(September 10, 2017 at 1:25 am)Rhondazvous Wrote: A christian can sew seeds to the flesh all week then go to church on Sunday and pray for a crop failure. I can't do that.
I have to be able to look myself in the mirror and be honest about the person I'm looking at. I have to be able to sleep with myself at night.
To go back to church now and "rest in god's forgiveness" would be like tasting the red pill and trying to go back to the blue pill. Like tasting reality and trying to go back to the illusion.
Hold onto your illusion if that's what you need to do, but I'm unwilling to go through the effort it would take to psyche myself out that way.
I wouldn't limit flawed humans to one label or the excuses they make to justify being flawed. Having just finally found place to take my dog, having been wracked with guilt living in fear, and having lived in a dumpster for over a year, I am no fan of judging those with problems. I would only agree that it was me, not a cosmic hero saving me or a ground troll causing me to allow my life to get that bad. I was the one who finally got help and no magical being exists that got me that help.
But there are different motifs for every religion, even Hindus and Buddhists have their superstitions as to why humans do good or bad. Reincarnation and Karma are Asian superstitions that depict in different detail the same "accountability" and "punishment, reward" ideas.
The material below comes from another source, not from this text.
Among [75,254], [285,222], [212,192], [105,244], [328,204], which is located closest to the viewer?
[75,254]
Motifs of making mistakes or doing bad chalked up to magic and divine are not a patent owned by one religion, but exist in every religion because humans really simply don't want to accept that if we want to reduce suffering, or harming others, then we only have each other to look for ways to reduce those things.
Point being, even as atheists, nobody is perfect, we are human beings too, and we hurt others and we make mistakes too. I would say that all religions take our species behaviors and turn them into comic book explanations. There is nothing invisible out there helping humans, all we have are each other.